IF GUINESS had a record for the most number of times on a Hervey Bay whale watch boat, then Sue Brown of Port Stephens would be a definite contender for an out-of-stater.

This retired mother of three lives in Port Stephens, arguably the mecca for whale watching in New South Wales, but, like her forty-tonne humpback counterparts, chooses to migrate north to whale watch in warmer waters over winter.

"I've never really been an animal person and I don't actually know how it all started," Sue says of the whale watching addiction which has caused her ride the Hervey Bay whale boats more than 50 times, snap more than 10,000 humpback photos, hang five whale canvases in her bedroom, purchase a four-foot humpback statue for her hallway and have two songs written about her obsession.

Sue says she tried her sea legs on several boats in the Hervey Bay fleet over the years before chancing upon Captain Keith Reid and the crew of Freedom III.

It was the start of a beautiful friendship that has spanned more than 10 years and four times as many whale trips.

"Captain Keith is a funny, funny man and the crew were just so lovely and made me feel instantly at home. Now, I go up for two weeks at a time and go out every day with them.

I get really disappointed if I don't see a breach. I just love the breaches," she laughs.

Whales are such a constant in Sue's life that she recently brought her family up to celebrate her sixtieth birthday aboard the Freedom III, where she was promptly serenaded with her very own whale song by deckie, Bill Bailey.

Sue says that was just another highlight to add to a very long list.

Smitten with their Hervey Bay holidays and the friendships, the Browns started whale watching their way around the globe - Canada, Alaska, in Western Australia and from cruise ships - but Sue says the experiences just don't compare.

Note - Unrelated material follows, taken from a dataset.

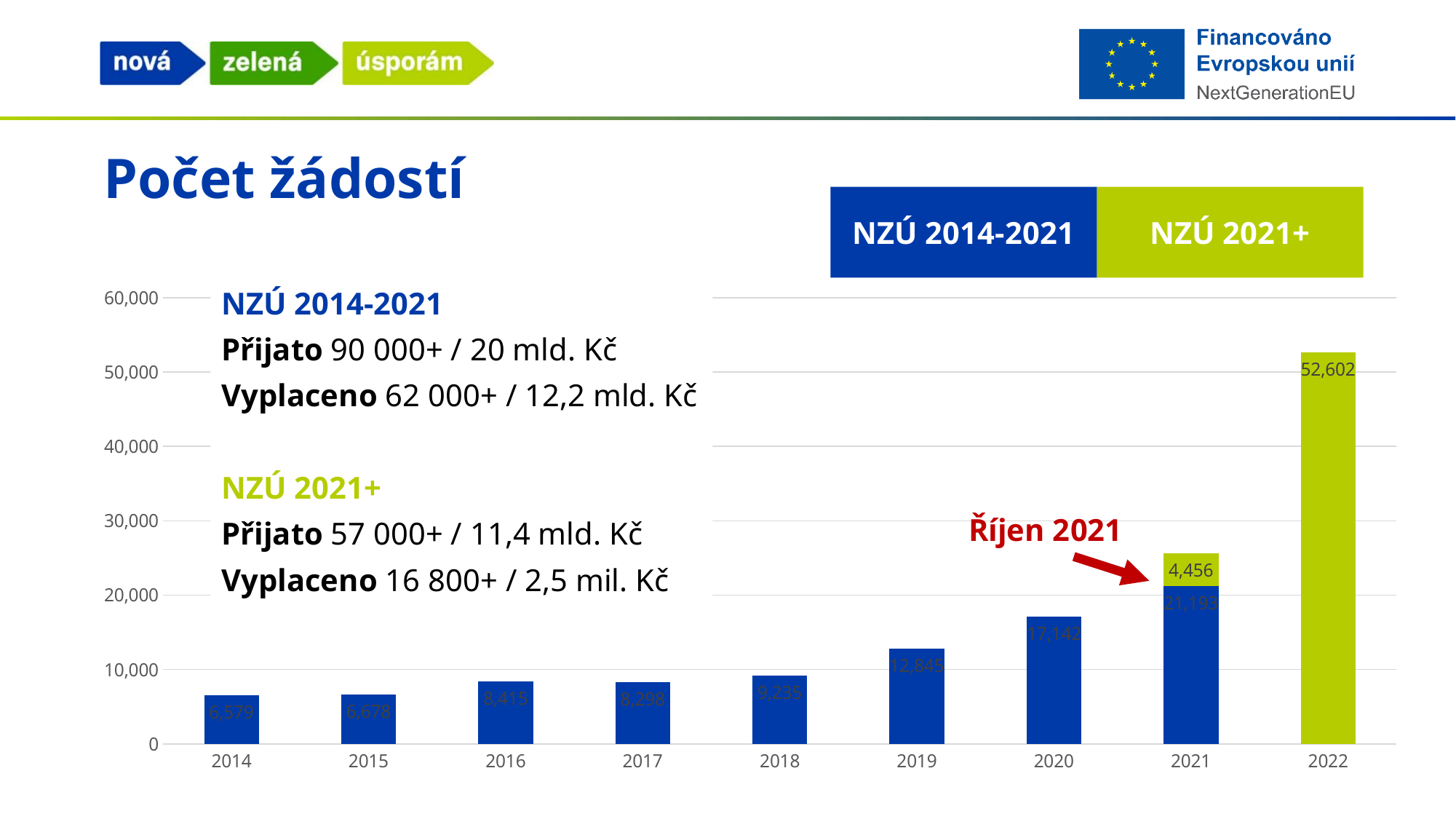
Is the value for 2022 greater or less than 50,000? greater What is the difference between the values for 2022 and 2020? 35,460 Which year has the lowest value in the chart? 2014 Which is larger, the value for 2016 or the value for 2017? 2016 What is the NZÚ 2021+ value for 2021 in the chart? 4,456 What is the value for 2019 in the chart? 12,845 How many years are shown on the x axis of the chart? 9 What is the value for 2014 in the chart? 6,579 What is the total of the stacked bar for 2021? 25,649 Which year has the highest value in the chart? 2022 What is the NZÚ 2014-2021 value for 2021 in the chart? 21,193 How many series does the legend list? 2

"I was in Canada telling the whale watching staff about Hervey Bay and they'd all say 'yeah, we've heard about it, we really need to get there'," she said.

"You just can't beat the intimacy of the experience off Fraser Island.

You can go out in Port Stephens and you'll see a whale, but I've never had a good whale experience anywhere else because they are on the move.

"It's different in Hervey Bay. The humpbacks aren't migrating, and watching them in the glassy water is magical - they just glide with ease."

The region is also the only place in the world where more females than males are seen moving south, which is why local operators are lobbying to have the region officially recognised as a Whale Heritage Site and sanctuary.

A move Sue totally supports.

"In Hervey Bay, I've see mothers and calves approach the boat, had double breaches and four spy hops - when a whale rises vertically in the water - all at once," Sue said. "I've never had that anywhere else. I just love watching them. I always want to see more, which is why I keep coming back."

She's not kidding. The ink's hardly dry on this year's booking and Sue has already locked in dates for 2018.

"Yep, Sue's absolutely whale-mad", says Captain Keith from Freedom Whale Watch & Charters, of his frequent flyer turned dear friend. "And she's not alone."

This year around 55,000 people are expected to clap, cheer and hoot their way onto the waters of Hervey Bay in a sure-fire move to attract the humpbacks' attention from July until the end of October when the season officially closes.